355º dia /12º filme
Filme: O escafandro e a borboleta
Ano de lançamento: 2007
Direção: Julian Schnabel
O filme francês, “O escafandro e a borboleta” é talvez uma das experiências visuais mais criativas e incômodas do cinema, juntamente com mais uns 6 ou 7 filmes. Ele conta a história do Editor da revista ELLE francesa, Jean-Dominique Bauby, com 42 anos, dois filhos, mantendo relacionamentos extremamente superficiais com modelos, em um dia como qualquer outro, passeando com seu filho, ele sofre um AVC que o deixa completamente paralisado, com exceção do olho esquerdo.

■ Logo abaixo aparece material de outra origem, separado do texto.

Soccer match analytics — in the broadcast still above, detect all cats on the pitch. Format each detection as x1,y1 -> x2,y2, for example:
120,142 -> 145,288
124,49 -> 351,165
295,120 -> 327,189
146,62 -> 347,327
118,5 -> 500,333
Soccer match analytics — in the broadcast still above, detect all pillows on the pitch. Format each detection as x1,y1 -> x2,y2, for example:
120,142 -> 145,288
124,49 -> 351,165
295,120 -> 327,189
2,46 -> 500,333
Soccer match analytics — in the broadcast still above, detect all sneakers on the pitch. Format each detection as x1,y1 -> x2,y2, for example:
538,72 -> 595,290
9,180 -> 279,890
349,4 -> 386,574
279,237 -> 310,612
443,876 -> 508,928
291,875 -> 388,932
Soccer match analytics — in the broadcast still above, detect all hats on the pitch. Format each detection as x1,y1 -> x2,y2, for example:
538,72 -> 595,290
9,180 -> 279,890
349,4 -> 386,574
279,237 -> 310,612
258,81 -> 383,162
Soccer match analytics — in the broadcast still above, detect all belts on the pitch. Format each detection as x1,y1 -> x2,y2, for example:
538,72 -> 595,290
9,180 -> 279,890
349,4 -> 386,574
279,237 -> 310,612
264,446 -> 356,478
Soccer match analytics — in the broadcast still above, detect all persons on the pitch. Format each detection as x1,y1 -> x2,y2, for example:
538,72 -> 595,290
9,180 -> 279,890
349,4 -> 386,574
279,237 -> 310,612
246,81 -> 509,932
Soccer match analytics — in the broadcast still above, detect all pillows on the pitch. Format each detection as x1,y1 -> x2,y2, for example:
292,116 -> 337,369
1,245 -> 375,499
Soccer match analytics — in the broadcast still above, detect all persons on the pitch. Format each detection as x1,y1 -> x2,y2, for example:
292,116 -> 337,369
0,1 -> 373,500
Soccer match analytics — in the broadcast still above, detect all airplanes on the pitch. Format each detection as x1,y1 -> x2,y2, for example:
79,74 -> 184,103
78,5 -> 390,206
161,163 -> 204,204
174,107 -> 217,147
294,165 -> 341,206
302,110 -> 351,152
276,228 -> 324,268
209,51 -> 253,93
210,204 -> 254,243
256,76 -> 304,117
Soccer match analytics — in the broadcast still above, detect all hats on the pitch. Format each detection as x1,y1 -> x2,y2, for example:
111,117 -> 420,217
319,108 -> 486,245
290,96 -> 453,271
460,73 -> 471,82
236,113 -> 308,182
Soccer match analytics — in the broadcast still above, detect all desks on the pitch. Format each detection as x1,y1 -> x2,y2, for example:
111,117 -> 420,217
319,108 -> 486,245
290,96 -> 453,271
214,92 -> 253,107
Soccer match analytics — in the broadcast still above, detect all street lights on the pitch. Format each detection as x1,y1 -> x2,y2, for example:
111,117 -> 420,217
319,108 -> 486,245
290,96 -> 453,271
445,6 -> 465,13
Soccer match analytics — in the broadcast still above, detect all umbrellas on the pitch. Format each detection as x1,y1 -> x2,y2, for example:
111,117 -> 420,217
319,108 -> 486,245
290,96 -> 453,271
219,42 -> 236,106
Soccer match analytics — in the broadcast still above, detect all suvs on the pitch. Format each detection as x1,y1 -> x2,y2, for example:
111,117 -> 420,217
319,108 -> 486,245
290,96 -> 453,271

O diretor do filme, nos propõe esta condição, o aprisionamento. Esta sim é a grande sacada do filme, pois, como fazer um filme sobre uma pessoa completamente paralisada, senão em terceira pessoa? Schnabel propõe que assumamos o papel do personagem central, um ventríloquo vivo, uma mente saudável e a todo vapor preso em um corpo inerte, uma borboleta presa dentro de um pesado e desconfortável escafandro, e é essa nossa comunicação com o mundo, por meio do olhar de Bauby, um olhar desfocado, oscilante, e extremamente limitado. Enquanto temos a estranha sensação somos conduzidos pelos pensamentos de Jean-Dominique, que assumem o narrador em primeira pessoa, por meio de seus pensamentos que o conhecemos.
Com o auxilio de uma fonoaudióloga cria um mecanismo de extrair comunicação deste inusitado personagem, uma forma cansativa, lenta e pausada, mas que resulta na biografia de Bauby.A partir do momento que o diretor rompe a forma de ver de Jean-Dominique, temos o contraste das realidades, que nos são passadas de forma poética, com planos abertos e bem iluminados, acompanhados de uma calma trilha sonora, que contrasta com a ebulição do corpo inerte que encontra-se nela. Com o “Escafandro e a borboleta” somos convidados a rever conceitos sobre nossas vidas.